- Union Institute & University has appealed the U.S. Department of Education’s decision to fine it $4.3 million and cut off its access to federal financial aid, an agency spokesperson confirmed Monday.
- The Education Department has accused Union Institute of taking in roughly $43,500 more in Title IV financial aid than it was entitled. This compounds the private Ohio nonprofit's financial troubles as it faces lawsuits alleging it missed payroll and rent payments.
- Losing Title IV money could deal a fatal blow to Union Institute. The university did not respond to a request for comment Tuesday.
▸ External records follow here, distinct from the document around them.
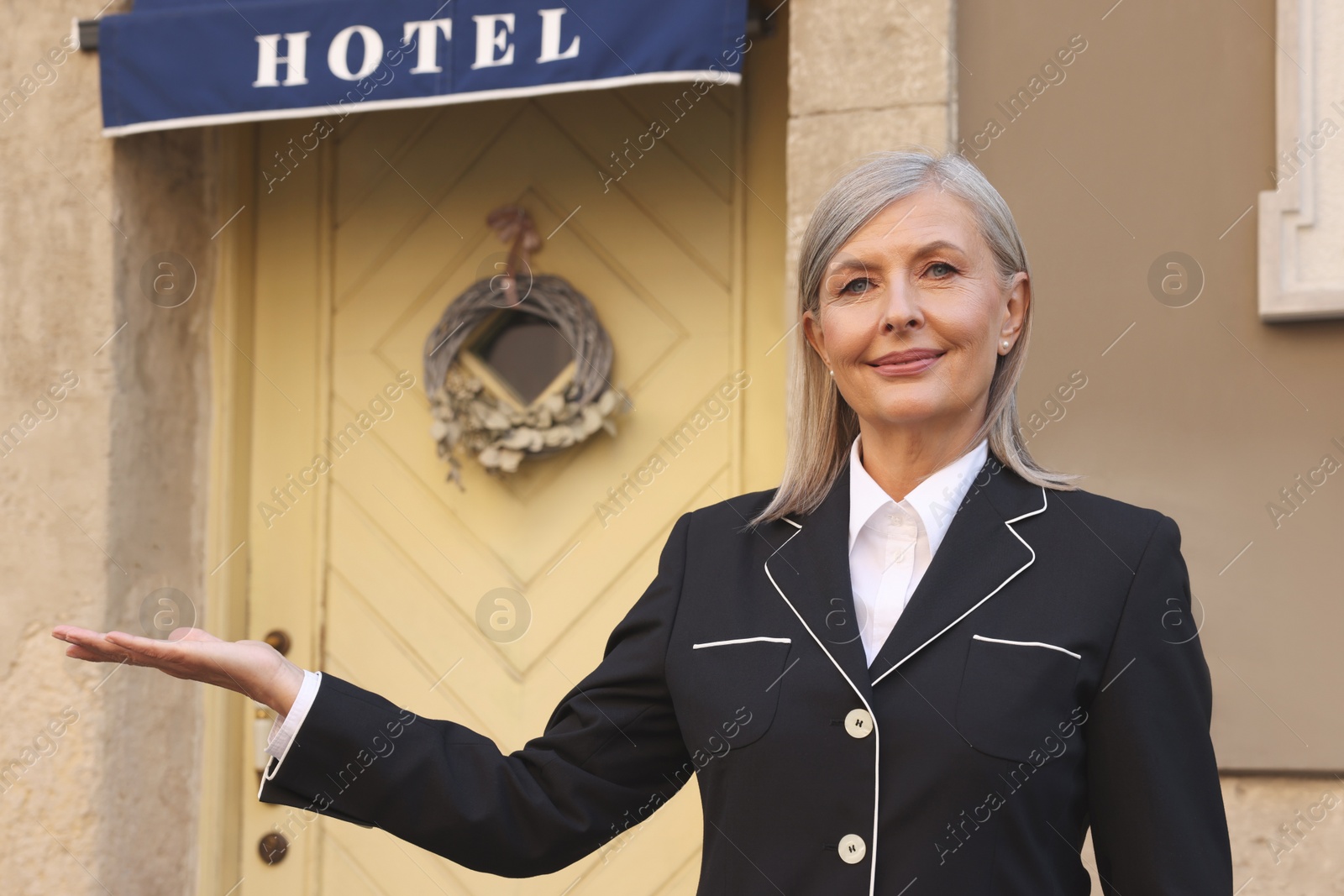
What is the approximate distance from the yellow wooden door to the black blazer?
1.88 metres

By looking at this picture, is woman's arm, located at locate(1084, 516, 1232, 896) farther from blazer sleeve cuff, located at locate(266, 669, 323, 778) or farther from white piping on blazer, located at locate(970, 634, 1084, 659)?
blazer sleeve cuff, located at locate(266, 669, 323, 778)

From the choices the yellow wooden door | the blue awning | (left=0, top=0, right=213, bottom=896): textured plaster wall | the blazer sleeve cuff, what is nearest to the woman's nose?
the blazer sleeve cuff

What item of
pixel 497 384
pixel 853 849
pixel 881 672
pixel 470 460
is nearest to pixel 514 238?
pixel 497 384

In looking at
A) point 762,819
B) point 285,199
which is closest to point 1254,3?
point 762,819

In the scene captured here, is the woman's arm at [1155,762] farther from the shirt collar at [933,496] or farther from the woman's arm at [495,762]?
the woman's arm at [495,762]

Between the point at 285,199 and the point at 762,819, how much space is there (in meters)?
3.13

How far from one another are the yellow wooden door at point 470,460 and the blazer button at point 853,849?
2136 millimetres

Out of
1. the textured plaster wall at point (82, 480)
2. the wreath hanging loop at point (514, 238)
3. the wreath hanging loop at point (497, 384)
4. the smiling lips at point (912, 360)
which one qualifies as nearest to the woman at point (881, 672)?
the smiling lips at point (912, 360)

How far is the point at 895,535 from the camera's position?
1903 mm

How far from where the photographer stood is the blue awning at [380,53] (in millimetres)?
3365

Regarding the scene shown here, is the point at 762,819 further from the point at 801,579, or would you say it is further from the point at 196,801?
the point at 196,801

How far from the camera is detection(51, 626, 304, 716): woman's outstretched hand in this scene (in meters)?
1.68

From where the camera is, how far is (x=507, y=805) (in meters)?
1.90

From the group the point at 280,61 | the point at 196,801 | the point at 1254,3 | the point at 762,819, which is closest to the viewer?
the point at 762,819
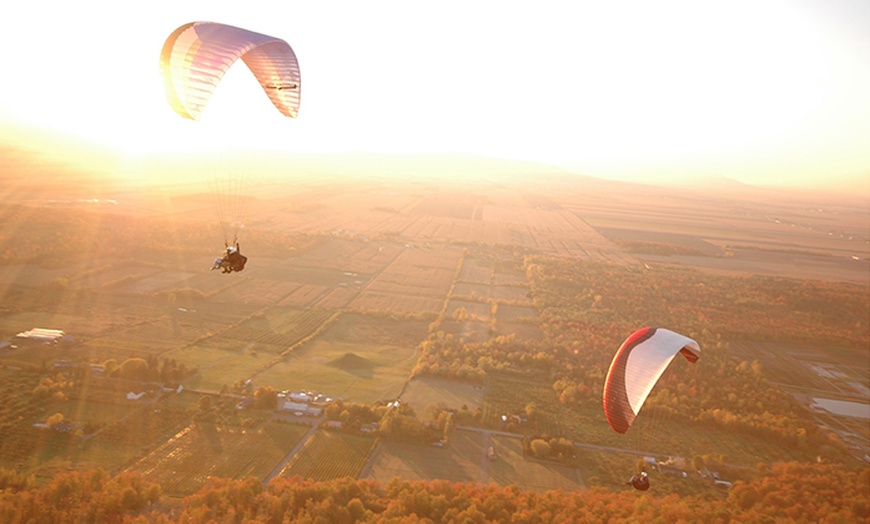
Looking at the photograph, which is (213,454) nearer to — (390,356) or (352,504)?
(352,504)

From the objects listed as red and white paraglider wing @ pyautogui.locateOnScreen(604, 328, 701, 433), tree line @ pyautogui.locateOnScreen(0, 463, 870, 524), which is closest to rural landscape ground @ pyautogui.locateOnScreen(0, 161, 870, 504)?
tree line @ pyautogui.locateOnScreen(0, 463, 870, 524)

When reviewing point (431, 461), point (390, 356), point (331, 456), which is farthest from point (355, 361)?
point (431, 461)

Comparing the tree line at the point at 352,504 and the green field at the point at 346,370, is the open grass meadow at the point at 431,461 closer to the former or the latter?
the tree line at the point at 352,504

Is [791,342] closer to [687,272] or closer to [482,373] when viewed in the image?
[687,272]

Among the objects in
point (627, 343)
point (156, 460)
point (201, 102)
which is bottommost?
point (156, 460)

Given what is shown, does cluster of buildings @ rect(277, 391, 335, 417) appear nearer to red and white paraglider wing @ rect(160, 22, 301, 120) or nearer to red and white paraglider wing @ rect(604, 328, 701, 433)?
red and white paraglider wing @ rect(604, 328, 701, 433)

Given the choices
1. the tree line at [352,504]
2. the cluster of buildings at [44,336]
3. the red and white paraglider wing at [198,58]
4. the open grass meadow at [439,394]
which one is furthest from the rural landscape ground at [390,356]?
the red and white paraglider wing at [198,58]

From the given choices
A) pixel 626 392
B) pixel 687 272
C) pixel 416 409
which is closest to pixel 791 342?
pixel 687 272
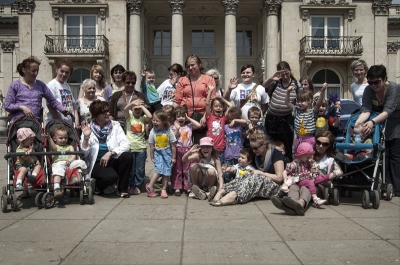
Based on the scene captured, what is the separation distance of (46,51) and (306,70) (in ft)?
59.5

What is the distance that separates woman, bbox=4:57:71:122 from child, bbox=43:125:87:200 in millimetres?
474

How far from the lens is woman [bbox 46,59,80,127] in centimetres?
774

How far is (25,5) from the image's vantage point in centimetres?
2941

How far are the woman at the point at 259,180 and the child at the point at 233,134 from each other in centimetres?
59

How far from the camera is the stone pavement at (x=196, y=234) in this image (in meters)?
4.00

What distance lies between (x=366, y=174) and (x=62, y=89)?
18.2 feet

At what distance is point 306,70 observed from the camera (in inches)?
1192

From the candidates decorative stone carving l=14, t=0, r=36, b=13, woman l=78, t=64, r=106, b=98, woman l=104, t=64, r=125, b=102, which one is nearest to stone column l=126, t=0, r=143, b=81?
decorative stone carving l=14, t=0, r=36, b=13

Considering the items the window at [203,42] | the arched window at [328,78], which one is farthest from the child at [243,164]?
the window at [203,42]

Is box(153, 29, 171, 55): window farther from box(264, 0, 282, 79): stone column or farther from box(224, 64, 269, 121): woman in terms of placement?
box(224, 64, 269, 121): woman

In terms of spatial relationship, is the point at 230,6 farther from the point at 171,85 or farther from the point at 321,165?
the point at 321,165

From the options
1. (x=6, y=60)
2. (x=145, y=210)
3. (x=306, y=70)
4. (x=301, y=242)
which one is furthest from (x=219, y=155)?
(x=6, y=60)

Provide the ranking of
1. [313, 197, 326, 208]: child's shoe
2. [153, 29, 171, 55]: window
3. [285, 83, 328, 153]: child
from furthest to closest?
1. [153, 29, 171, 55]: window
2. [285, 83, 328, 153]: child
3. [313, 197, 326, 208]: child's shoe

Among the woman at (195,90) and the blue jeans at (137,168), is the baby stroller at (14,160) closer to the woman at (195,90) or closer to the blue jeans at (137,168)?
the blue jeans at (137,168)
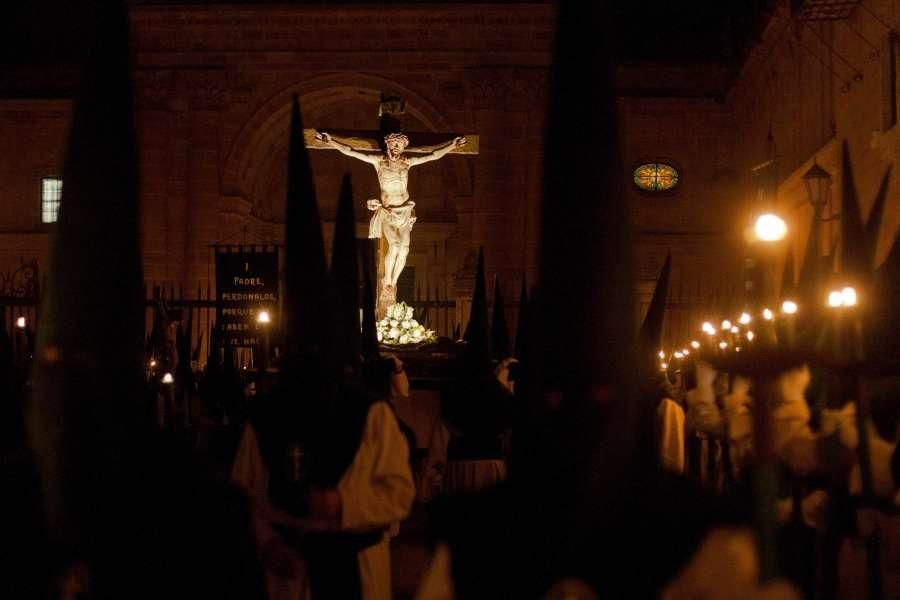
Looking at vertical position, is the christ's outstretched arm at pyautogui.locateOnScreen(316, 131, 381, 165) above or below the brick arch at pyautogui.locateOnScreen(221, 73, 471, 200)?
below

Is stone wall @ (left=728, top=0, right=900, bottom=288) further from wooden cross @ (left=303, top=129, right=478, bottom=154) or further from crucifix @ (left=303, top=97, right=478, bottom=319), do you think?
crucifix @ (left=303, top=97, right=478, bottom=319)

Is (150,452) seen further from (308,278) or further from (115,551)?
(308,278)

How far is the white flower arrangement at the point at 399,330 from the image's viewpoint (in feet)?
53.5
Union Institute has grabbed headlines all year after its employees began complaining publicly that they weren’t receiving their paychecks. In April, a Union Institute employee filed a class-action lawsuit over the missed pay. The case is ongoing.
Its enrollment had also tumbled from 1,666 students in fall 2012 to 787 in fall 2022, according to federal data.
But the Education Department argues Union Institute’s problems run much deeper. The agency said in a letter last month that the institution had once again stopped paying its employees, this time since August.
The college also abused federal student aid, earmarking some of t it to cover other types of expenses, the Education Department alleged.
By law, Union Institute needed to pay students or parents any surplus federal financial aid after applying tuition and other fees. But the university instead tapped that money to pay for the institution’s own expenses, the Education Department said.
Further, the institute took out $43,500 more in financial aid than it needed, most of which it has not paid back, the agency said.
Union Institute has maintained it will remain open, despite the turmoil. The college’s website advertises for classes starting in January.